STATED TASK: In the blog post on tuning KubeVirt for SQL Server, copy word for word the part that opens with the words containing "In the previous" and closes with "and the StatefulSet.".

Blog Post

Performance tuning KubeVirt for SQL Server

,

Following on from my last post about Getting Started With KubeVirt & SQL Server, in this post I want to see if I can improve the performance from the initial test I ran.

In the previous test, I used SQL Server 2025 RC1…so wanted to change that to RTM (now that’s it’s been released) but I was getting some strange issues running in the StatefulSet. However, SQL Server 2022 seemed to have no issues and as much as I want to investigate what’s going on with 2025 (pretty sure it’s host based, not an issue with SQL 2025)…I want to dive into KubeVirt more…so let’s go with 2022 in both KubeVirt and the StatefulSet.

I also separated out the system databases, user database data, and user database log files onto separate volumes…here’s what the StatefulSet manifest looks like: –

apiVersion: apps/v1
kind: StatefulSet
metadata:
  name: mssql-statefulset
spec:
  serviceName: "mssql"

STORED RECORDS:
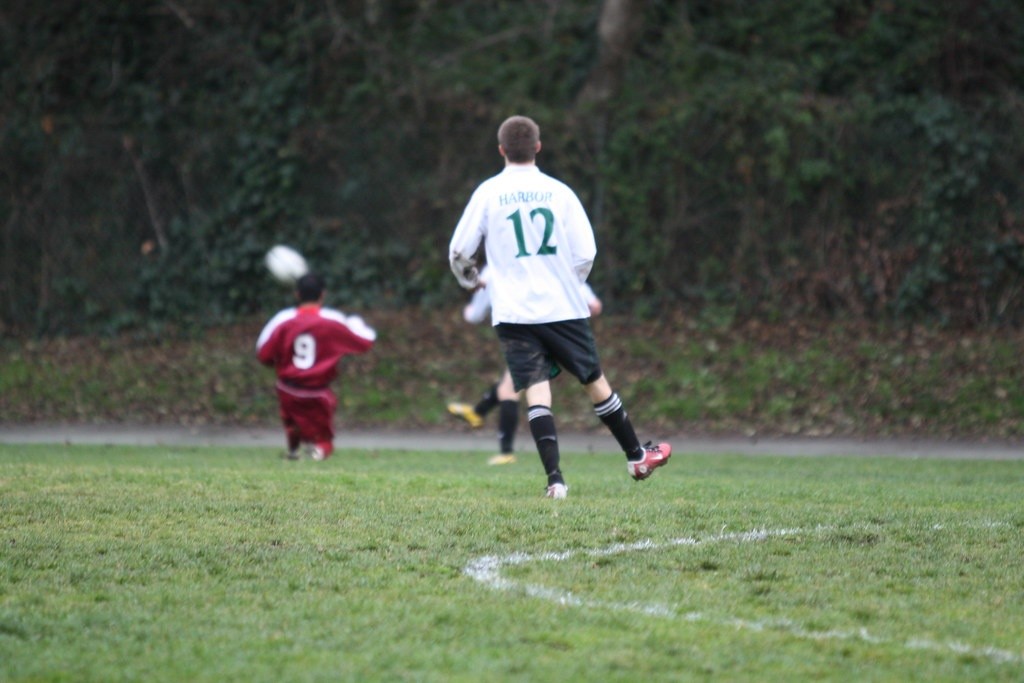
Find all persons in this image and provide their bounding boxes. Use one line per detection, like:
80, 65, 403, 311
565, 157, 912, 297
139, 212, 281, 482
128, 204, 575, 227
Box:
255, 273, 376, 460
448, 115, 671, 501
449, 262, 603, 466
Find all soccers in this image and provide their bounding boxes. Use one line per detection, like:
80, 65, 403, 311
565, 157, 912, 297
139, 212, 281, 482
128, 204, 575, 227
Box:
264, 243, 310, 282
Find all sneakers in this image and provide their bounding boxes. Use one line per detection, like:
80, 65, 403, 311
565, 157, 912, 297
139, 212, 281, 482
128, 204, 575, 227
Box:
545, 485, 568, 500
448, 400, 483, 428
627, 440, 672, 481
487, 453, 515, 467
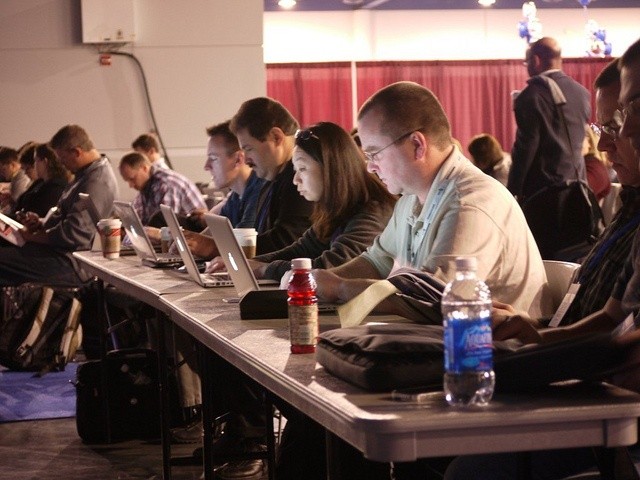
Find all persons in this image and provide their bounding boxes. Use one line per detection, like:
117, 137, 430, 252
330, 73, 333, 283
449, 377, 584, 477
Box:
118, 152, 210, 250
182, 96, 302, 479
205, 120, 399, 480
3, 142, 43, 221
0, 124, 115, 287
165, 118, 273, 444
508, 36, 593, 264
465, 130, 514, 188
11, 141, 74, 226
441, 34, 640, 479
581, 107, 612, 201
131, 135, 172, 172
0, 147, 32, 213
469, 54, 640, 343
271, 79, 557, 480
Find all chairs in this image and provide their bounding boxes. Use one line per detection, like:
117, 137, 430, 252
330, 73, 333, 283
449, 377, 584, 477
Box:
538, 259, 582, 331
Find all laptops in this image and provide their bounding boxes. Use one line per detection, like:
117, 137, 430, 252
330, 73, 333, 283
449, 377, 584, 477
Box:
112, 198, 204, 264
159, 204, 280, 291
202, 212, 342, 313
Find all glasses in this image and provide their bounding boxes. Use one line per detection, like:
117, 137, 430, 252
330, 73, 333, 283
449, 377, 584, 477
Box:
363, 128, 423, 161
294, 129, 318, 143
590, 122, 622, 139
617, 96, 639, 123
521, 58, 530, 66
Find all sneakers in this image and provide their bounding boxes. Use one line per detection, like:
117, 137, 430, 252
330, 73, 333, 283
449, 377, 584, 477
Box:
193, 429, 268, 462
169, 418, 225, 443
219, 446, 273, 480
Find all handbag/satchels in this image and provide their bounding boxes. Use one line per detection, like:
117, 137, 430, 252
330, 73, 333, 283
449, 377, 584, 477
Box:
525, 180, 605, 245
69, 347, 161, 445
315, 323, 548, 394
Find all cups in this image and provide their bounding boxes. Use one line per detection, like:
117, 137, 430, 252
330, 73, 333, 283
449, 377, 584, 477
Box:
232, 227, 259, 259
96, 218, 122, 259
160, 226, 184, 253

WRITTEN ANSWER:
In the previous test, I used SQL Server 2025 RC1…so wanted to change that to RTM (now that’s it’s been released) but I was getting some strange issues running in the StatefulSet. However, SQL Server 2022 seemed to have no issues and as much as I want to investigate what’s going on with 2025 (pretty sure it’s host based, not an issue with SQL 2025)…I want to dive into KubeVirt more…so let’s go with 2022 in both KubeVirt and the StatefulSet.